Application configuration
- In Okta admin dashboard, create a new application (or use an existing one):
2. Choose SAML2
3. Follow the creation steps using values relevant to your environment
4. Enable SCIM provisioning
5. Go to Provisioning > Edit and enter the following information:
- SCIM connector base URL: <Env IdP URL>/api/scim/v2/
- Unique identifier field for users: userName
- Supported provisioning actions:
- Push New Users
- Push Profile Updates
- Authentication Mode: HTTP Header
- Authorization: use the token from the organization settings page
6. Click on Test Connector Configuration before saving to make sure that everything works as expected
Your application is now created and SCIM is enabled. Let’s review the different available resource sync in the following sections.
User sync
This guide assumes that you already have users in your directory. They can be created in Directory > People.
- First, let’s enable user sync in the application (direction Okta → Application)

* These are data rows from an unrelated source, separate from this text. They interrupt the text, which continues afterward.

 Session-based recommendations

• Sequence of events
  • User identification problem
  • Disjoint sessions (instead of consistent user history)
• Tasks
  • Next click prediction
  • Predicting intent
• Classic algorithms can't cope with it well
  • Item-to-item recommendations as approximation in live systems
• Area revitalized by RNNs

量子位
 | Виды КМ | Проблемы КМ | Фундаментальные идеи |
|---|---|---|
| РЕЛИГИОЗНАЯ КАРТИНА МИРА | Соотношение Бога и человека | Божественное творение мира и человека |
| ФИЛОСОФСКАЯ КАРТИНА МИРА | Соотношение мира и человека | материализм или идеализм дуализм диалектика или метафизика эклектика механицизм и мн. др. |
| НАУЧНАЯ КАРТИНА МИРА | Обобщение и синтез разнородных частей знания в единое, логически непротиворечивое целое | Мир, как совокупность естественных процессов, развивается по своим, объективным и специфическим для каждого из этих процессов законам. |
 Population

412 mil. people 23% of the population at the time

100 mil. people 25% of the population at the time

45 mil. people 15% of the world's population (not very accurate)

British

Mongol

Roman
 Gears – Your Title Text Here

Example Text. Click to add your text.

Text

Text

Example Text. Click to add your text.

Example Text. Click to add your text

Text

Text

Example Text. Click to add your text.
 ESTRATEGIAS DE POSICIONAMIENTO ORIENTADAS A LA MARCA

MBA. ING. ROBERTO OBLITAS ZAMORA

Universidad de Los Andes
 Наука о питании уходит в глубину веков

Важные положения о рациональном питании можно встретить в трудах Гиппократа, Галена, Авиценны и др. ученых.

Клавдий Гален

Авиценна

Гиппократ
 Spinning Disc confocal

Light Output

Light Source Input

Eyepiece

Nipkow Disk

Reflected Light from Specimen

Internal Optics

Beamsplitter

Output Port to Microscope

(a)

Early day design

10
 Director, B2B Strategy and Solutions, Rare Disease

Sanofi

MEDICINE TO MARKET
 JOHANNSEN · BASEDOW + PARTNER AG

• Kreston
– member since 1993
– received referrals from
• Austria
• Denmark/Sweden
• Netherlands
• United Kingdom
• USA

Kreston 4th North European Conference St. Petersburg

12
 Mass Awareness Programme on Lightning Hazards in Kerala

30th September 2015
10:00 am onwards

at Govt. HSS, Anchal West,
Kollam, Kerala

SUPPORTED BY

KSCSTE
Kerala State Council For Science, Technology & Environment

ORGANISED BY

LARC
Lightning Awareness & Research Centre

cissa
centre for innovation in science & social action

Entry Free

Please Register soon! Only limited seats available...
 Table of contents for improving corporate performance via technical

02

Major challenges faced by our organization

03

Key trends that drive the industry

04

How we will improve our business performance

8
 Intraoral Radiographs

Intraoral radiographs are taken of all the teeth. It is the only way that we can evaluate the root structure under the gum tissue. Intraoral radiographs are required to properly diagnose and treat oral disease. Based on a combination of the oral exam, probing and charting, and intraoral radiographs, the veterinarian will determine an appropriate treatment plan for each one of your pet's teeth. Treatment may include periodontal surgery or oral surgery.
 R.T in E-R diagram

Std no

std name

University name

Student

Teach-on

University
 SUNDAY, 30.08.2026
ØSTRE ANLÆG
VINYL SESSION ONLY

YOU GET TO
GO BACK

2. Go to “Assignments” and assign your first user
A few fields must be set: username, given and family name, and email
3. The user should be added to the assignments table without error
4. The user should have been created in the CodeSignal organization dashboard with the organization default role (either as a member or an invitation, depending on the set-up.
That’s it! User sync is set up. Other changes such as name updates or removal should be synced as well.
Team sync
Groups and assignments can be managed in Okta in Directory > Groups. For testing purposes, create a couple from there prior to following this guide.
- Make sure that team management through SCIM is enabled (see this section entitled, "Principle: Team management via SCIM" in this article).
- Enable groups sync in Okta
3. It adds a new “Push Groups” tab, let’s assign a group to our application
4. The group should have been added without error in Okta application dashboard
5. The team should have been created in CodeSignal organization dashboard
6. Assign a synced user to the group to assign them to the team in the organization dashboard
Both the user and the group must be assigned to the application. Just adding a group won’t be enough, non assigned users within that group will not be provisioned.
7. The team should have been assigned in CodeSignal dashboard.
Role sync
- Make sure that role management through SCIM is enabled (see the section entitled, "Principle: Role management via SCIM" in this article).
- Create custom role field in Okta user profile to store the CodeSignal role key
The only requirement here is to use a Data type string and permission Read-Write. Example:
3. A profile should have been automatically created for your application. e.g.
4. Create a custom attribute in your application’s profile editor
- Data type: string
- Display name: any string (e.g. Role)
- Variable name: any string (e.g. app_role)
- External name MUST be: roles.^[primary==true].value This means that the SCIM payload will be formatted with:
{
...
roles: [
{
value: '<mapped value>',
primary: true,
}
]
}
- External namespace MUST be: urn:ietf:params:scim:schemas:core:2.0:User It means that it’s a standard field of the User SCIM core schema
- Other settings are optional. Using an enum can be more user-friendly.
Example:
5. In the profile editor page, map Okta custom field with our application field
a. In [app] to Okta User, select your newly created attribute to populate the Okta user attribute. Don’t forget to save.
b. In Okta User to [app], select the custom Okta User attribute to populate the app attribute. Don’t forget to save again.
6. Back to our application page, let’s set a role to our assigned user. Note: an existing CodeSignal role key must be used.
Role keys for custom roles can be retrieved from the CodeSignal dashboard URL
7. The user role should have been updated in CodeSignal dashboard.
Note: Natively importing existing users from CodeSignal into Okta is not supported. You can export users into CSV and import them into Okta manually.